Le président en exercice de la Communauté économique des États de l’Afrique de l’Ouest (CEDEAO) et chef de l’État sierra-léonais, Julius Maada Bio, a appelé à une transition civile rapide en Guinée-Bissau, dirigée par une gouvernement inclusif, à l’issue de discussions avec les autorités militaires ayant pris le pouvoir en novembre dernier.

Dans un message publié sur les réseaux sociaux, Maada Bio a qualifié les échanges de constructifs, tout en soulignant la nécessité que la future autorité de transition reflète l’ensemble des sensibilités politiques et sociales du pays.

Le président sierra-léonais a conduit, durant le week-end, une délégation de haut niveau à Bissau, comprenant notamment le président sénégalais Bassirou Diomaye Faye et le président de la Commission de la CEDEAO, Omar Alieu Touray.
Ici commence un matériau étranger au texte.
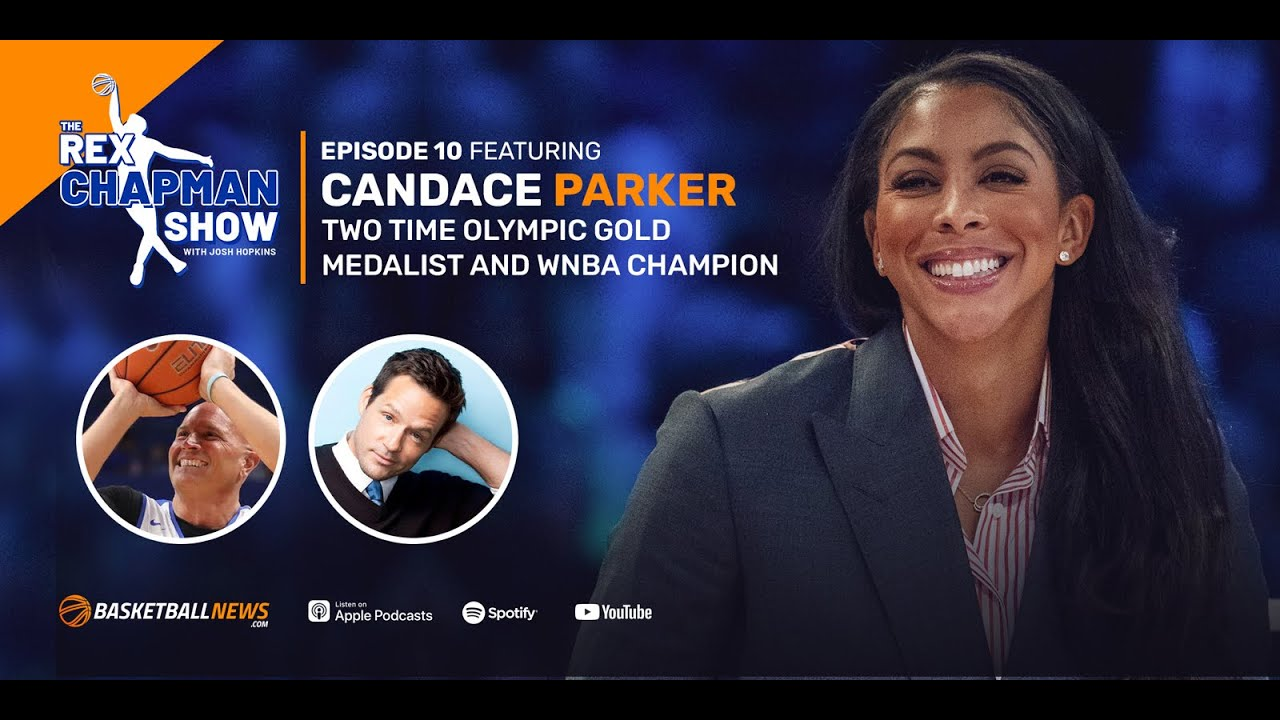 Candace Parker's Journey From Chicago to Chicago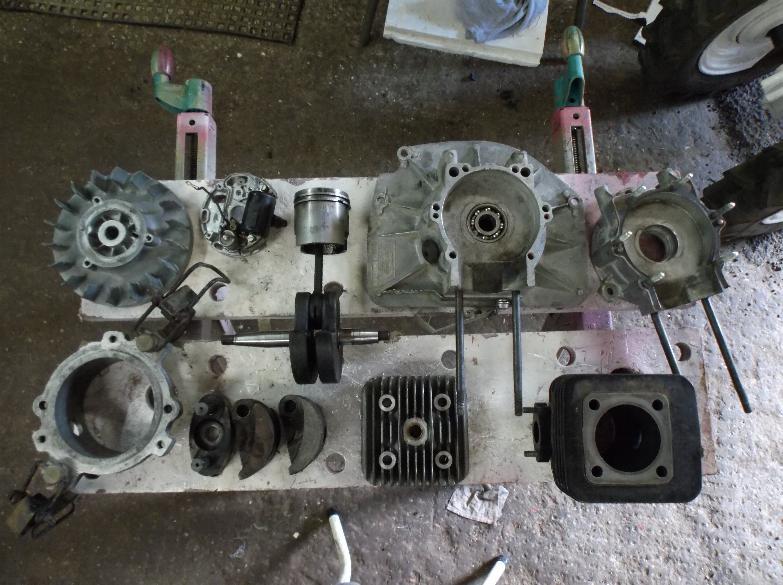Rénovation de mon T220 Ph2410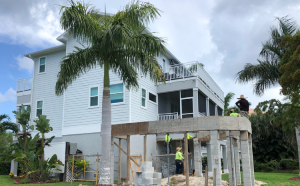 Sanibel renovation – Top 3 remodeling tips (part 2/2) - Fort Myers - Richardson Custom Homes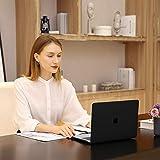 MOSISO MacBook Pro 13 inch Case 2020 2019 2018 2017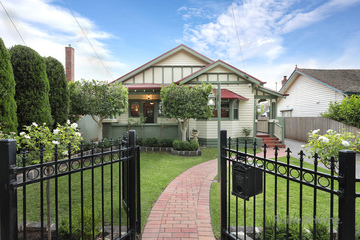 Recently Sold 103 The Grove, Coburg, 3058, Victoria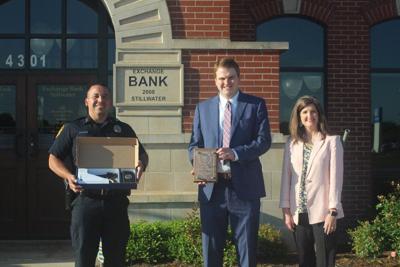 SPD honors 2019 DUI Top Cop Award recipient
La délégation a rencontré les dirigeants militaires ayant mis en place une transition d’un an dirigée par le général Horta Ntam, ancien chef d’état-major du président renversé Umaro Sissoco Embaló.

Maada Bio a rappelé la position arrêtée lors du 68ᵉ sommet de la CEDEAO à Abuja, qui a rejeté le calendrier de transition annoncé par la junte après le coup d’État du 26 novembre 2025. L’organisation régionale a exigé la libération immédiate des détenus politiques et l’instauration d’une courte période de transition dirigée par des civils représentatifs de la diversité politique et sociale du pays, tout en avertissant qu’elle pourrait imposer des sanctions ciblées à toute partie entravant le retour à l’ordre constitutionnel.

Selon le quotidien local O Democrata, les discussions ont principalement porté sur la formation d’un gouvernement civil inclusif pour une durée de quatre mois ainsi que sur la libération du chef de l’opposition Domingos Simões Pereira. La délégation régionale a également rencontré plusieurs responsables politiques, dont le candidat indépendant Fernando Dias da Costa, qui avaient trouvé refuge à l’ambassade du Nigeria à la suite du coup d’État.

Le général Horta Ntam s’est proclamé président de la transition à la suite du renversement du pouvoir survenu à la veille de l’annonce des résultats provisoires des élections présidentielle et législatives du 23 novembre 2025. Ce coup de force a été largement condamné par la CEDEAO, les Nations unies, l’Union européenne, l’Union africaine et la Communauté des pays de langue portugaise, qui ont toutes appelé à un retour immédiat à l’ordre constitutionnel.